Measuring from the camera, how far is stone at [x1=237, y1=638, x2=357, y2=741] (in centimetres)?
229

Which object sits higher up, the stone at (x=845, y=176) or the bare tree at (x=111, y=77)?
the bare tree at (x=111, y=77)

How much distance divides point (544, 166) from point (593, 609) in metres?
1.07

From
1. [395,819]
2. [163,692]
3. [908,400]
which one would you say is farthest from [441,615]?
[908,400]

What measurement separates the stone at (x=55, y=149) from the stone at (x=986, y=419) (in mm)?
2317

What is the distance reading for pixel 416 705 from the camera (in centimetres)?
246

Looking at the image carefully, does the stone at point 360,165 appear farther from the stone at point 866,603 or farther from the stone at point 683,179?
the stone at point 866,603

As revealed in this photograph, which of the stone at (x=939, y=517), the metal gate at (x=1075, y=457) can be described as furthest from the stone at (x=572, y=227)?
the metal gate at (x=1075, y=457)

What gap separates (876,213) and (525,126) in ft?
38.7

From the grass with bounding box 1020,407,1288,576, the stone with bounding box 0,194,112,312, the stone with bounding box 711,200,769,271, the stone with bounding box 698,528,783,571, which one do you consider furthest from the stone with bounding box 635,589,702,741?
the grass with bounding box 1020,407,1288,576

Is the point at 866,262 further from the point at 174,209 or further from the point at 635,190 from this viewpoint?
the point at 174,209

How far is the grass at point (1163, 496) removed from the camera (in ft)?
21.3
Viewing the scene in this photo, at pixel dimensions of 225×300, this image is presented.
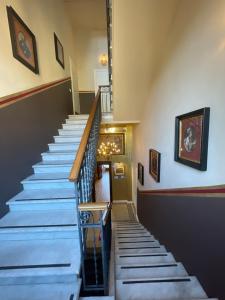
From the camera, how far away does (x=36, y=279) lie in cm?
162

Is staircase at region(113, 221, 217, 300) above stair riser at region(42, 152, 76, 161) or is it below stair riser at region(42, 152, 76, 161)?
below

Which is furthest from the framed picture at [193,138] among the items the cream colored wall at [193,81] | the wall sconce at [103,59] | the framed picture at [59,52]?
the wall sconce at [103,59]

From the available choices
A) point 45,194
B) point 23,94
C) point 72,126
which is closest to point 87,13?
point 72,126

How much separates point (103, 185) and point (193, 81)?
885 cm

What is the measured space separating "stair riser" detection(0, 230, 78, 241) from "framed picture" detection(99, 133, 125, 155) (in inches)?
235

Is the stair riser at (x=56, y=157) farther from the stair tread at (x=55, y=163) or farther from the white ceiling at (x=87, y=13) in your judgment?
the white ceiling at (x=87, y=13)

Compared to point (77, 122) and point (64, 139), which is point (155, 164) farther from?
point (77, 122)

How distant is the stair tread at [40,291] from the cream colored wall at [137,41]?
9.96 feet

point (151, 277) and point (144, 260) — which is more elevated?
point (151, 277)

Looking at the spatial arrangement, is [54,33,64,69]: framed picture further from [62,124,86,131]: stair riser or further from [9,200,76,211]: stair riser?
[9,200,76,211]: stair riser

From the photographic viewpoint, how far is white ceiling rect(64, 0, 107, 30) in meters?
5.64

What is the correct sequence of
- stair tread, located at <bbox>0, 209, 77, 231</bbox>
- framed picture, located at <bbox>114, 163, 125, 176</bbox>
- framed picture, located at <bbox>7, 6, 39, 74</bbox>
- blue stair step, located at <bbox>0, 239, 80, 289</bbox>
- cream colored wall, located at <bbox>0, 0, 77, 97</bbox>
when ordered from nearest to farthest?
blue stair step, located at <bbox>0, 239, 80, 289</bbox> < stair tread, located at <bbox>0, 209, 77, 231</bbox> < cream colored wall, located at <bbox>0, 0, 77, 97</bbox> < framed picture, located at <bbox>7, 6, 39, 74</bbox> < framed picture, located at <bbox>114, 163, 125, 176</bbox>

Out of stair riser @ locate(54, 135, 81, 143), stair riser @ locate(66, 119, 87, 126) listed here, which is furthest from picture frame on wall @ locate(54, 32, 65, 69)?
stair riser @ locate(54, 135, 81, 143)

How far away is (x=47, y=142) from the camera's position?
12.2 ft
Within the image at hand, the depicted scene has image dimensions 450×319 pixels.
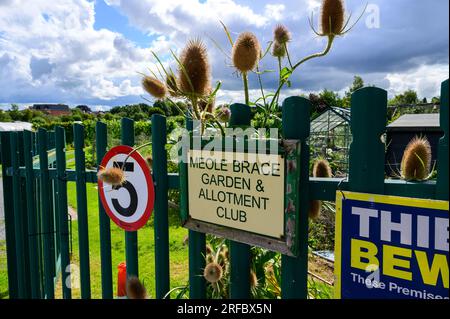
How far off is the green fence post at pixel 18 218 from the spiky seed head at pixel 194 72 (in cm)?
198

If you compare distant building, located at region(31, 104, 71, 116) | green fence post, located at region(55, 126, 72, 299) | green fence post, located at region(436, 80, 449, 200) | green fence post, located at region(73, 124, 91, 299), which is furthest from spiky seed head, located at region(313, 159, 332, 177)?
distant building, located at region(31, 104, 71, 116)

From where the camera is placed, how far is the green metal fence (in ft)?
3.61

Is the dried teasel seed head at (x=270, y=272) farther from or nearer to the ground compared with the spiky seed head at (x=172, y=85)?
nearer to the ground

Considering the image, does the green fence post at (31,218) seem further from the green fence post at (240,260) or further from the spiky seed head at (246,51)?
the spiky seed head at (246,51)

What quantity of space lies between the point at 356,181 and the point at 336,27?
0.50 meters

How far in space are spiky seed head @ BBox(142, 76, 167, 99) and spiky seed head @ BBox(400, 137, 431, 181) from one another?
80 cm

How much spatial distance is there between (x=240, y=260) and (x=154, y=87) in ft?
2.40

┄┄┄┄┄┄┄┄┄┄

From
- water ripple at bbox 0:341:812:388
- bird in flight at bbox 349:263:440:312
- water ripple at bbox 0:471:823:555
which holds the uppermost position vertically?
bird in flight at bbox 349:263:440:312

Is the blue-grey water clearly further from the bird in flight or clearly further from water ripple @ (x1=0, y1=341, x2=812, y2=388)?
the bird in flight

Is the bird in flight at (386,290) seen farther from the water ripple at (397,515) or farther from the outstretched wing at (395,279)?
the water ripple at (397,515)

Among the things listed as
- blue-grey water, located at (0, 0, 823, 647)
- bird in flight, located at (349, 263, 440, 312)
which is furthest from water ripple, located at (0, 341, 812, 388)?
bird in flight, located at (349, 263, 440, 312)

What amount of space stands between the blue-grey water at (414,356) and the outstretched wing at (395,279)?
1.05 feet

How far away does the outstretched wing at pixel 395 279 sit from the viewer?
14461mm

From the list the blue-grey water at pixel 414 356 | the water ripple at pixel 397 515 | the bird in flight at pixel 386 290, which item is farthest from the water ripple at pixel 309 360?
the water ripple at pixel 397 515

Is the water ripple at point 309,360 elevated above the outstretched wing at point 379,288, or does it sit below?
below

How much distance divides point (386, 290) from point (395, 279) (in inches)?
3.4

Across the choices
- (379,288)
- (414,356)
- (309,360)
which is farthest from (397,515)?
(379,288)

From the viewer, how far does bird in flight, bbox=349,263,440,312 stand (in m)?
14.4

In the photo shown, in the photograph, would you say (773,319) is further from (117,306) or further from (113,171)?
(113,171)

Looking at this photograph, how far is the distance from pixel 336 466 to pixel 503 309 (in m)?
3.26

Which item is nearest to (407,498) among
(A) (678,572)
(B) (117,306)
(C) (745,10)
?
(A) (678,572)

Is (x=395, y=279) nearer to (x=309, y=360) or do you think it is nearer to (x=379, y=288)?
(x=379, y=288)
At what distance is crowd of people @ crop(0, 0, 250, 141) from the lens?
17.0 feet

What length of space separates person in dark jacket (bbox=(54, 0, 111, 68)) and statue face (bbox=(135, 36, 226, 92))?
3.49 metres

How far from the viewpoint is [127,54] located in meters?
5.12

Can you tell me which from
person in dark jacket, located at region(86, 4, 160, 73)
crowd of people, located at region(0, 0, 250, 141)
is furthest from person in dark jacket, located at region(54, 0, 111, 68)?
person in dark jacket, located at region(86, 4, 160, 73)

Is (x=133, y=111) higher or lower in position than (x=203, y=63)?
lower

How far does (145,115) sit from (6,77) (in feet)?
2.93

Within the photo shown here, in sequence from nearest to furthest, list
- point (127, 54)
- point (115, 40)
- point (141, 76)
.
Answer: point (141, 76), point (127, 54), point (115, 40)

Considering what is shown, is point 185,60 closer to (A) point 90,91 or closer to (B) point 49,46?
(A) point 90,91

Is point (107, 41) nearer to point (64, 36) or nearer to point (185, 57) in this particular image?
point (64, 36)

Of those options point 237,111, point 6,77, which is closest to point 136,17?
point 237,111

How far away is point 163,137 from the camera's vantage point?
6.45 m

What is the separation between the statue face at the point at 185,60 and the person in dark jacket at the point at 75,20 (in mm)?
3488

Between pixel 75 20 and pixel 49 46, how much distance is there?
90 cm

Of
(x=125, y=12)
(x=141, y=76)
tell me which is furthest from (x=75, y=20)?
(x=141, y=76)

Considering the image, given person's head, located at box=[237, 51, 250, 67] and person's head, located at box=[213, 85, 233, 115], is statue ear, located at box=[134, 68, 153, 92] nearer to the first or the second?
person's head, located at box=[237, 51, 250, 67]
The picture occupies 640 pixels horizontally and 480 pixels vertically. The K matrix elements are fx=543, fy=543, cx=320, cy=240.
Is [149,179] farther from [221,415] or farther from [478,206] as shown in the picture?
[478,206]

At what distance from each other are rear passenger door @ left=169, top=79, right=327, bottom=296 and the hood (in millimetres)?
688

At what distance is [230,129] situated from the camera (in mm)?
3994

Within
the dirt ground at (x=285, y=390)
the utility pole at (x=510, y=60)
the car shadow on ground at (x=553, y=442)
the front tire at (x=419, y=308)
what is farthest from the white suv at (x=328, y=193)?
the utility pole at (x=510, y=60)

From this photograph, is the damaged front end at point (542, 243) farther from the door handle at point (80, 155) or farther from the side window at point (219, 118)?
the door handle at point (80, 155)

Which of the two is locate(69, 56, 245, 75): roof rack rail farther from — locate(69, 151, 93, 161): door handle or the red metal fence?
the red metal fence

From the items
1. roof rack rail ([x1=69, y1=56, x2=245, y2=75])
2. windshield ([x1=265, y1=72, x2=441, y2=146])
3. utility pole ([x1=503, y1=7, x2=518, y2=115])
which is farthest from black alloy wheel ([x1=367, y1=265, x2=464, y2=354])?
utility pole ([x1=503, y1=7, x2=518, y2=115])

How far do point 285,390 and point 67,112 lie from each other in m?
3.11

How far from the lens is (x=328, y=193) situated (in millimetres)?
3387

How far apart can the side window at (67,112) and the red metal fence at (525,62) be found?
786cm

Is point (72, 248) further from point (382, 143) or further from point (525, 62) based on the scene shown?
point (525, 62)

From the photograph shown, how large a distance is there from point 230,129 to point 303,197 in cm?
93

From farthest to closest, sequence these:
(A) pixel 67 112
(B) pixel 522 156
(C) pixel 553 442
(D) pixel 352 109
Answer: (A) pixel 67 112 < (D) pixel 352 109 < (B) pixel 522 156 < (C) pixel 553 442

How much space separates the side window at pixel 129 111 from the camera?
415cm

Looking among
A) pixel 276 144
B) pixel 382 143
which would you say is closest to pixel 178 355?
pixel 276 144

┄┄┄┄┄┄┄┄┄┄

_Short problem:_ Extract each line above that contains the word "tell".

_Answer to the exercise:_
Can you tell me which from
tell me which is furthest from (x=75, y=20)?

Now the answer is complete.